# What is needed
Word for word, retype the first line of the records and every following line through the one containing "scientific name: Eudorcas thomsonii".
____ Task material
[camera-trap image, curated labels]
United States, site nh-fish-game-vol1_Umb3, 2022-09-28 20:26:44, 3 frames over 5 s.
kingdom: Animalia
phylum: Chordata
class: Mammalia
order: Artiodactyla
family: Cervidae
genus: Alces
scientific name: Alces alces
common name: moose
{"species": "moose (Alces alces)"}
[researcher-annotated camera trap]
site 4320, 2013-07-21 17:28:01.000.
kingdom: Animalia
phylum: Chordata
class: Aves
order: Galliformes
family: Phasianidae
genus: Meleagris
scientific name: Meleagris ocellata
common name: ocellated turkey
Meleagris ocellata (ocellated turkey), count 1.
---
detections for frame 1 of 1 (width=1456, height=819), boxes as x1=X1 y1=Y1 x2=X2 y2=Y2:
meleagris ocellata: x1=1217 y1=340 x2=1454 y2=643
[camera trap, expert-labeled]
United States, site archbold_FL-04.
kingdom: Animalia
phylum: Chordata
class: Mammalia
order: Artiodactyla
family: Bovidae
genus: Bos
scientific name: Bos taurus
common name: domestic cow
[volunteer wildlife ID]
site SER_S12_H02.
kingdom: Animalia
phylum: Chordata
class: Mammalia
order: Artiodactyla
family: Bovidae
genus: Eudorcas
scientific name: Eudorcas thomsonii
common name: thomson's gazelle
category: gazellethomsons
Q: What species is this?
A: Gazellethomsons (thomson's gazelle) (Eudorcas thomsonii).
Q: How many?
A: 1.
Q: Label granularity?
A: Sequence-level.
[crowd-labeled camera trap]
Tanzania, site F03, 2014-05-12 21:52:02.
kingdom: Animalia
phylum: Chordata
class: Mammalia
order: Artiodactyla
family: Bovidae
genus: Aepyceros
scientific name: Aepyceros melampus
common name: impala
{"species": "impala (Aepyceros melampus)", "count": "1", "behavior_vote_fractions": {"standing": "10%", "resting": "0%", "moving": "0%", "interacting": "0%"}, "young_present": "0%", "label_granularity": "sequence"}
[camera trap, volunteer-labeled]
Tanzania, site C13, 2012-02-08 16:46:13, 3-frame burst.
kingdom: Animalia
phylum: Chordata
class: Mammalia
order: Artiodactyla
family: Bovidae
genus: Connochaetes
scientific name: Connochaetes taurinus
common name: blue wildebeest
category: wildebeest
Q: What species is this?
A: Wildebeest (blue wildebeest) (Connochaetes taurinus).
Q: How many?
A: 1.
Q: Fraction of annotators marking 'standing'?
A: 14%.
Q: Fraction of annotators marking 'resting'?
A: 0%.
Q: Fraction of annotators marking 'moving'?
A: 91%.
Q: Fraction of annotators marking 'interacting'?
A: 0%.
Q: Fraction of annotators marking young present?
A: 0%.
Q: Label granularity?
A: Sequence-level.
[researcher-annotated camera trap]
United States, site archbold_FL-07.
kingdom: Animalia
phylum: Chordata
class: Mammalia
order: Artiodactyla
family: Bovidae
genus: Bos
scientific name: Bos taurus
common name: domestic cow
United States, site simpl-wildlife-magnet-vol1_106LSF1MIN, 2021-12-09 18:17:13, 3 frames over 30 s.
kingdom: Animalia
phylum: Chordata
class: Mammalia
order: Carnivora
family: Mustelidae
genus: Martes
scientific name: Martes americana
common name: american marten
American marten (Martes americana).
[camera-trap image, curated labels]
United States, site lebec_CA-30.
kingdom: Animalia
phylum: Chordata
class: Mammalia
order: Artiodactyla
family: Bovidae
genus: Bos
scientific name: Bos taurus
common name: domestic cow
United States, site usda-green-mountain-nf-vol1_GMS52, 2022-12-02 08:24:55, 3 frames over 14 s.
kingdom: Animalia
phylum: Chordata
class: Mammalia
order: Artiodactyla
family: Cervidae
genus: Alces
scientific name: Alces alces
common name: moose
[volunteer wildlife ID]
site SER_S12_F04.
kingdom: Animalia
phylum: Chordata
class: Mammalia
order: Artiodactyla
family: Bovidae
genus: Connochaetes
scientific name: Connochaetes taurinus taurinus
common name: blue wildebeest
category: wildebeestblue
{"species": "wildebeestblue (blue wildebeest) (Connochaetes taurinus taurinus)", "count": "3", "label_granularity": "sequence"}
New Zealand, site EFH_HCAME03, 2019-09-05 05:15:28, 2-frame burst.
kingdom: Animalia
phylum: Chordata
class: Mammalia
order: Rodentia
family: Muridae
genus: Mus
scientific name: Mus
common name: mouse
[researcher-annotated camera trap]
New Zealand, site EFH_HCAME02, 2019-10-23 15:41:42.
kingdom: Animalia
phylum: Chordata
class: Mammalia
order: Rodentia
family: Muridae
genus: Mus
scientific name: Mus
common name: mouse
________
# Solution for this exercise
[camera-trap image, curated labels]
United States, site nh-fish-game-vol1_Umb3, 2022-09-28 20:26:44, 3 frames over 5 s.
kingdom: Animalia
phylum: Chordata
class: Mammalia
order: Artiodactyla
family: Cervidae
genus: Alces
scientific name: Alces alces
common name: moose
{"species": "moose (Alces alces)"}
[researcher-annotated camera trap]
site 4320, 2013-07-21 17:28:01.000.
kingdom: Animalia
phylum: Chordata
class: Aves
order: Galliformes
family: Phasianidae
genus: Meleagris
scientific name: Meleagris ocellata
common name: ocellated turkey
Meleagris ocellata (ocellated turkey), count 1.
---
detections for frame 1 of 1 (width=1456, height=819), boxes as x1=X1 y1=Y1 x2=X2 y2=Y2:
meleagris ocellata: x1=1217 y1=340 x2=1454 y2=643
[camera trap, expert-labeled]
United States, site archbold_FL-04.
kingdom: Animalia
phylum: Chordata
class: Mammalia
order: Artiodactyla
family: Bovidae
genus: Bos
scientific name: Bos taurus
common name: domestic cow
[volunteer wildlife ID]
site SER_S12_H02.
kingdom: Animalia
phylum: Chordata
class: Mammalia
order: Artiodactyla
family: Bovidae
genus: Eudorcas
scientific name: Eudorcas thomsonii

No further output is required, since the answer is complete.